Initial findings from the research indicated that the UNO community was very interested in learning about healthy eating, including how to read food nutrition labels and how to develop an understanding of guidelines for healthy eating. Parents also expressed many challenges to healthy eating, including stress from daily life, the high cost of healthy food and difficulty convincing children to eat healthy food.

"The overall goal of this project is to develop a technology-based system to track student food choices in the school setting and be able to provide this information to parents and teachers along with some evidence-based strategies to help children adopt a healthy lifestyle," said Appelhans. "This could be a valuable component of future school-and-family-based child obesity interventions."

The feedback reports provided by the technology include tailored education and self-management skills training they can use with their families. The training is focused on improving health literacy to help people make informed decisions about and activity.

The information gathered through the new system could also provide teachers with insights about how to better teach health and nutrition in the classroom and address the issues identified in the qualitative research.

The rates of overweight and obesity are higher in Chicago than the national averages and vary widely by age and community area.   According to data from the city of Chicago, in the 2010-2011 school year in public schools, 36.5 percent of kindergartners, 48.6 percent of sixth graders and 44.7 percent of ninth graders were overweight or obese.

"By creating healthy eating 'report cards,' the City of Chicago and its partners have taken another important step in the fight against obesity," said Chicago Department of Public Health Commissioner Bechara Choucair, M.D. "This project will help parents, teachers and community partners find innovative solutions to this preventable disease while encouraging healthy eating habits at school and home."

The Healthy SMART Schools 18-month pilot is targeting 30 sixth-grade students at UNO Rufino Tamayo Charter School. This school year, 60 sixth-grade students from UNO Octavio Paz Charter School also will participate in the program.

"There is an important connection between a healthy diet and a student's ability to learn and achieve high standards in school. Our students' overall health and wellness are strongly affected by the food served in school, the physical activity during the day, and the nutritional education provided to both the child and their parents," said Jesse Estrada, UNO CEO.

"As a partner in the communities we serve, we believe that our role is to model and provide the education, tools, and opportunities to achieve a high quality of life and a complete wellness of mind, body and spirit," said Estrada.

Because child obesity typically persists into adulthood, the current epidemic levels foreshadow dire health consequences for the next generation of Americans. Not only is obesity a primary risk factor for Type II diabetes, cardiovascular disease and certain cancers, it is associated with up to eight years of lost life in women and 10 years in men.

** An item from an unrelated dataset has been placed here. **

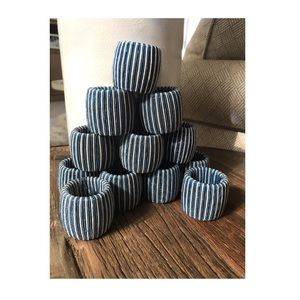 Set of 12 striped textured napkin rings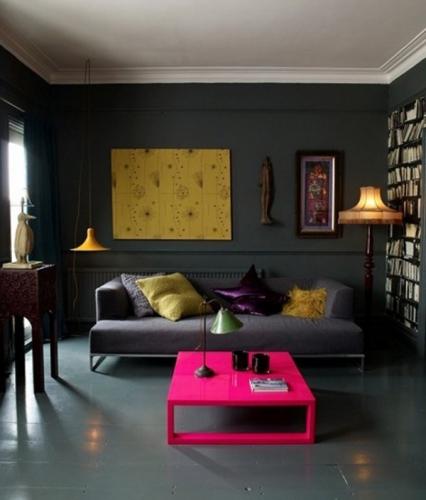 Camera de zi cu pereti negri si accesorii colorate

Fortunately, obesity is a modifiable risk factor, according to Appelhans.  Reducing the prevalence of obesity by only five percent over the next two decades could prevent hundreds of thousands of cases of diabetes, heart disease, and cancer, saving billions of dollars in obesity-related health care costs.

"Schools face the same challenge that parents at home face every day, which is how to entice kids to eat healthier and be more active. We hope that the approach we are investigating in this project will help parents and teachers guide children towards a healthy, active lifestyle that they will sustain long term," said Appelhans.